X-robots-tag

The X-Robots-Tag is a directive used in the HTTP header of a webpage to control how search engines like Google crawl and index certain content on your site. It works similarly to the meta robots tag, but the key difference is that it can be applied at the server level and to non-HTML files like PDFs, images, and videos. This makes it a flexible tool for managing what content search engines should or shouldn’t index, beyond just web pages.

Key Uses of the X-Robots-Tag

  1. Crawling Control for Non-HTML Files: Unlike meta robots tags, which are typically used on HTML pages, the X-Robots-Tag is useful for controlling how non-HTML files such as images, videos, and PDFs are indexed by search engines.
  2. Site-Wide Directives: You can apply the X-Robots-Tag globally to cover many files at once (like an entire folder of documents), without needing to adjust each individual page or file.

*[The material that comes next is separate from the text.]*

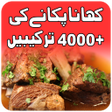 Ikona programu: Pakistani food Urdu recip…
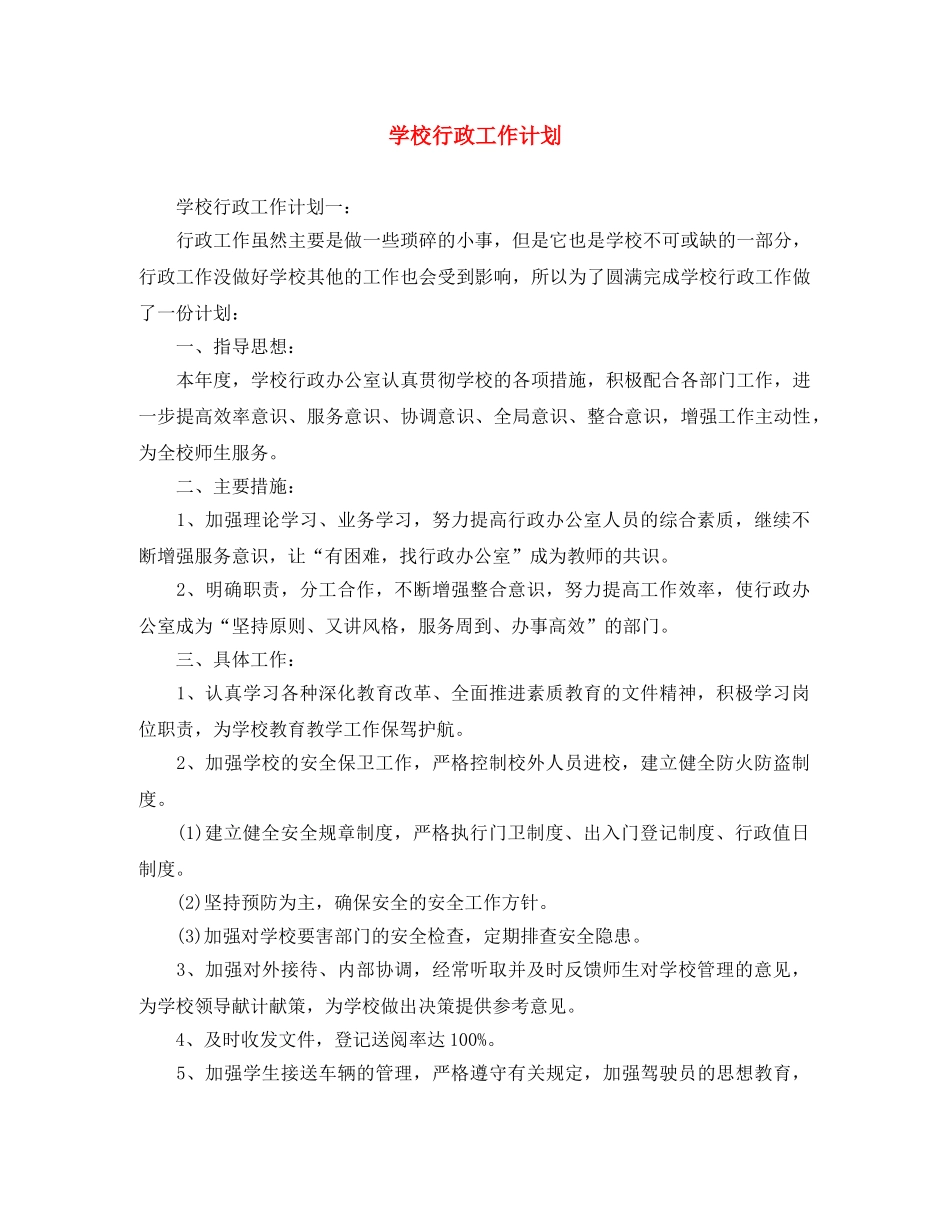 学校行政工作计划 _第1页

This is particularly helpful if you want to manage crawling or indexing directives across large sections of your site.
  3. Custom Directives: You can combine multiple instructions in the X-Robots-Tag, such as noindex (preventing a page or file from being listed in search results) or nofollow (preventing links from passing authority). This gives you more granular control than the standard robots.txt file.

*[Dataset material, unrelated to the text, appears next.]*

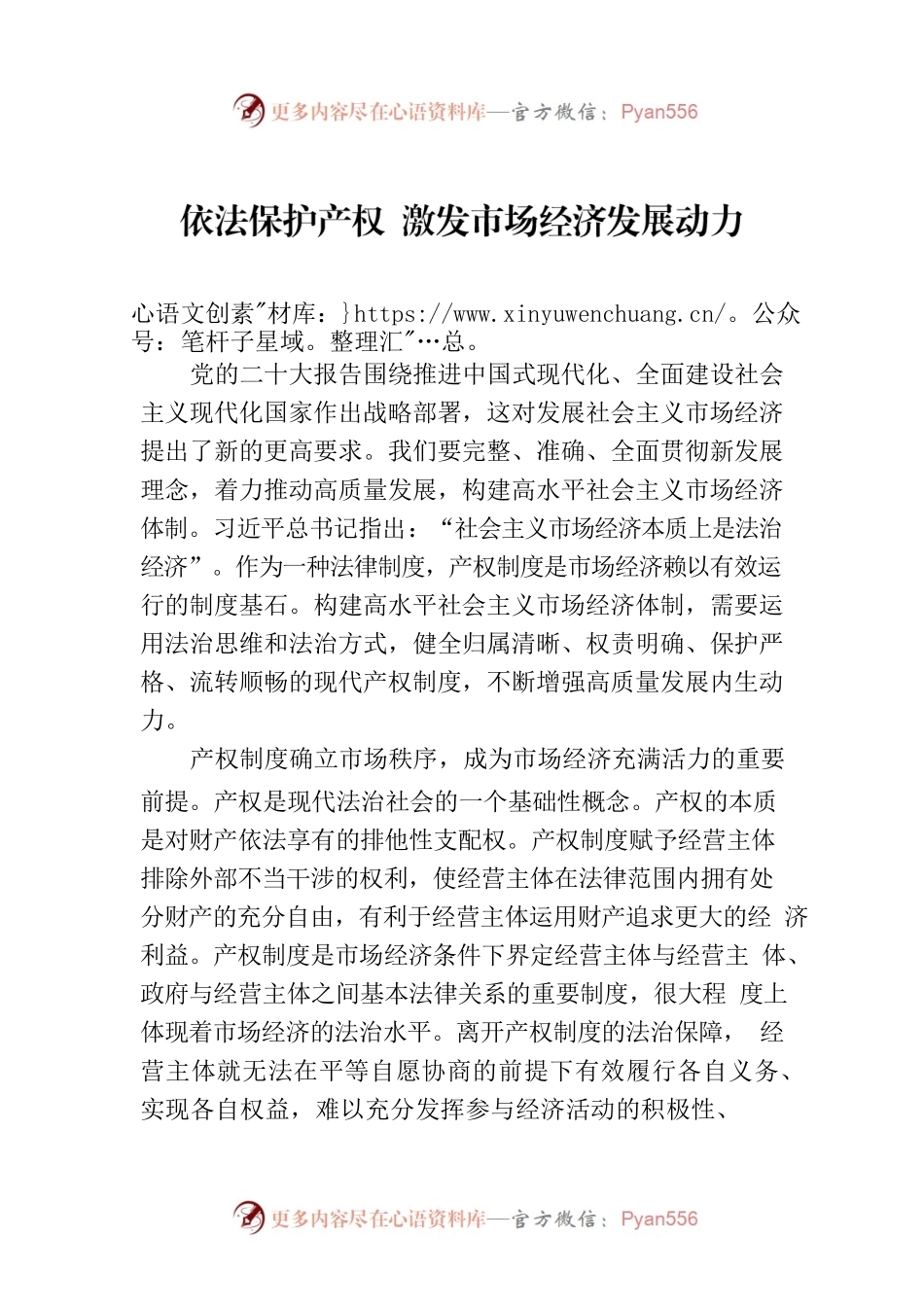 依法保护产权 激发市场经济发展动力.docx_第1页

When to Use the X-Robots-Tag

  • Non-HTML files: If you want to block or control the indexing of file types like PDFs, images, or videos, using the X-Robots-Tag in the HTTP header is an efficient option.
  • Page-specific control: For example, you can block internal search pages or privacy policies from showing up in search results if they aren’t important for users.
  • Greater flexibility: The X-Robots-Tag allows you to apply directives across a larger scale, making it a powerful tool for webmasters who need more flexibility in managing how search engines interact with their site.

Real-World Example

Let’s say you want to prevent PDFs on your site from being indexed by search engines. You can add the following X-Robots-Tag directive in your server configuration:

<Files ~ ".pdf$">
  Header set X-Robots-Tag "noindex, nofollow"
</Files>

This ensures that all PDF files are not indexed or followed by search engines.